Furthermore, sentiment analysis was applied to the data classifying all analyzed messages as neutral. Thus, it can be deducted that the user target group is seeking information in a rather objective and rational manner. No significant relations could be determined with the creation of correlation heatmaps. The heatmap intended to analyze the nodes [date], [send], [person], [number] and [content]. It can be deduced that the content of a message is neither linked particularly to a specific date or person nor to the status whether it was sent or not.

Fig. 14: sentiment analysis, correlation heatmap

Fig. 14: Sentiment analysis, correlation heatmap

Fig. 15: correlation heatmap

Fig. 15: Correlation heatmap

Other

Particular importance revealed a word count across the datasets for the term “estatuto temporal” (Spanish for “temporary status”) which in this case is relevant for a new 10 year visa program being implemented in Colombia called the “Estatuto Temporal de Protección para Migrantes Venezolanos (ETPV).”

Fig. 16: word and conversation count for “estatuto temporal”

Fig. 16: Word and conversation count for “estatuto temporal”

Initial attempts were also made of applying EDA with TensorFlow, topic modeling with LDA and TF-IDF.

Chatbot modeling

The chatbot was developed and trained with the data provided by Art For Impact. The pipeline consists of SpaCy Tokenizer, SpaCy Featurizer, Regex Featurizer, Lexical Syntactic Featurizer, CountVectorsFeaturizer, and DIET classifier. This configuration was chosen after trying multiple ones with the data, and this has proven to be the best with NLU so far.

Fig.17: modeling pipeline

Fig.17: Modeling pipeline

Fig. 18: NLU test results

Fig. 18: NLU test results

Multiple simple stories were added and tested.

Fig. 19: examples for simple stories

Fig. 19: Examples for simple stories

Deployment

A series of services based on the Rasa X architecture were implemented in Kubernetes of Google Cloud Platform which is scalable in resources according to connections, services, or the number of users, easy to update in architecture, and useful for developing conversational models.
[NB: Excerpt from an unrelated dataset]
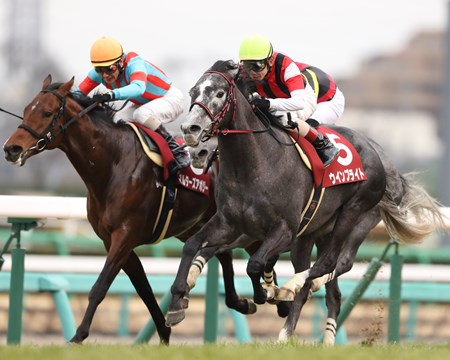 Win Bright (JPN) wins the 2018 Nakayama Kinen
With this, the company will be able to upload or create bot models, in Spanish or English, and connect them to different mass-use services that will allow them to connect with end users easily.

Conclusion

The goal of this project was to build a more intelligent chatbot for use in a refugee integration helpline. The work included several major pivots, each with its corresponding deliverables. 

The aim of the web scraping task was to collect information relevant to the needs of refugees from the web and identify the new information among all the search results. 
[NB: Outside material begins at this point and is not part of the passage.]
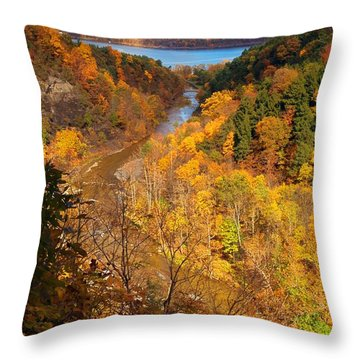 Throw Pillow featuring the photograph Taughannock River Canyon In Colorful Fall Ithaca New York by Paul Ge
The database design and set up task gathered all project data in one place. With data annotation and preparation we identified relevant intents and entities, collected and annotated training examples for them, and created stories with conversation flows. 
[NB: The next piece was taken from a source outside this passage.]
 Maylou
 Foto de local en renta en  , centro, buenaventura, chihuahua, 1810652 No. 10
Within the framework of exploratory data analysis (EDA) we gained first insights into the data. Various EDA approaches such as word clouds, topic modeling, and knowledge graphs were helpful in identifying relevant chatbot intents, entities, and responses. 

In the context of the model training task, NLU (natural language understanding) and NLG (natural language generation) models were built in Rasa. 

A  task for handling emergency cases were identified, utterances, and messages related to emergencies and grouped them by intent. Keywords were highlighted in emergency messages as entities and some stories were developed as conversation archetypes. 

Finally, the deployment task made the chatbot available for use. 

Working with Spanish, the chatbot’s main language, proved to be a particularly challenging . Issues were encountered with encoding, atypical characters such as “¿”, accentuation, word inflection, and verb conjugation. The latter is of major importance for understanding the meaning of the verbs (e.g. future, past, intention), and to rule out the removal of accentuation or the use of spell-checking and other pre-processing tools. The sentences had to be taken in their entirety – a tedious process. Also dealing with colloquial speech and online speech, like slang, misspelling, and emojis, turned out to be no neglectable task. Tools like Alexa Utterance Generator came in handy to combine the multiple word forms and inflections for generating varied combinations to be used for training.